* _TEXTE CHOISI_:
__________

Pour que les plantes aient une demeure, se sentent chez elles et continuent d’avoir des racines sur les ailes du temps. Cette maison, gracieusement offerte à la science, à la Côte d’Ivoire et au patrimoine végétal mondial a urgemment besoin d’attention, de rénovation. Il serait incorrect qu’après les travaux entrepris dans nos Universités, l’on ne revête pas cette bibliothèque exceptionnelle des parures qui lui conviennent.

__________

* _EXTRAITS DE DONNÉES_:
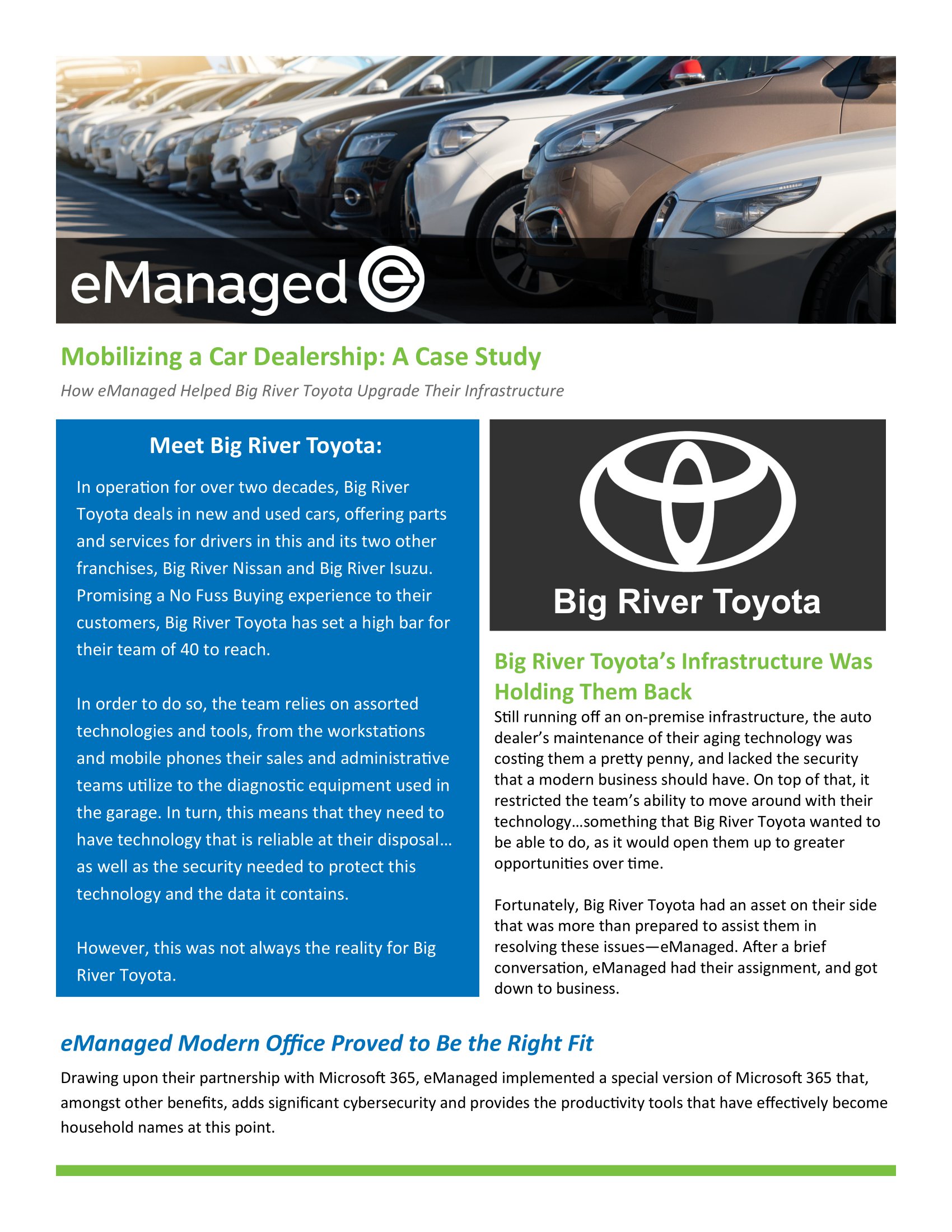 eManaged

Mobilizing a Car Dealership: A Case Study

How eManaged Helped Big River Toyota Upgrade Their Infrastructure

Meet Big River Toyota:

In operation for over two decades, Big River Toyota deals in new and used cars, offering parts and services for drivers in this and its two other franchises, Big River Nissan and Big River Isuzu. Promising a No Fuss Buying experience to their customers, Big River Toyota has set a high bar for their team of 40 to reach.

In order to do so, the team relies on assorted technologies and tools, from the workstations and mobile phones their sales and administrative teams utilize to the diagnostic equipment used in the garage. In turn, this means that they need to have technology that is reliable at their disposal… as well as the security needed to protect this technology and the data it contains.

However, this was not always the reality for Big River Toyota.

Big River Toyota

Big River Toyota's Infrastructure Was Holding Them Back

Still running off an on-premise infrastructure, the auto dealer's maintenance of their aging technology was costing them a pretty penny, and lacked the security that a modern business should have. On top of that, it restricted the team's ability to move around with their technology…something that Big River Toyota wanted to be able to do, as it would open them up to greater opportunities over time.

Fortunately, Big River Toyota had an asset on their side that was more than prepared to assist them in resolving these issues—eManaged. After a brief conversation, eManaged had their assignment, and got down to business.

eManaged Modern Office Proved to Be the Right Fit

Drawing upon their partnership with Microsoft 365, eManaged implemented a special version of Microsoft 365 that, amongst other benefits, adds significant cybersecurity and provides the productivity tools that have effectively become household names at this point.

__________

* _CONSIGNES DES EXERCICES_:
1) Recopiez le passage du texte sur la maison des plantes qui va de « Pour que les » à « qui lui conviennent. », ces deux bouts compris.
2) Prolongez le texte sur la maison des plantes là où il s'arrête.

* _CORRIGÉ DES EXERCICES_:
1)
Pour que les plantes aient une demeure, se sentent chez elles et continuent d’avoir des racines sur les ailes du temps. Cette maison, gracieusement offerte à la science, à la Côte d’Ivoire et au patrimoine végétal mondial a urgemment besoin d’attention, de rénovation. Il serait incorrect qu’après les travaux entrepris dans nos Universités, l’on ne revête pas cette bibliothèque exceptionnelle des parures qui lui conviennent.

2)
Une grande dame
D’elle, on est comme en panne de superlatifs pour donner une esquisse du travail formidable qu’elle élabore au quotidien. Werewere-Liking, l’artiste multidimensionnelle (je ne veux pas me risquer à décliner ses grades et qualités) a, elle aussi, choisi d’ouvrir sa demeure à tous les aspirants artistes pour en faire des vrais. Ici, en Côte d’Ivoire, la patrie de son cœur et de ses œuvres. Le ‘’village’’ de notre prix Noma 2005 a besoin d’être achevé, mieux, agrandi. Ce centre de formation a déjà donné à notre pays des artistes de renommée internationale; et, il serait opportun de manifester notre reconnaissance à cette grande dame en l’aidant à bâtir sa Fondation qui pâtit des travaux annexes du troisième pont en construction.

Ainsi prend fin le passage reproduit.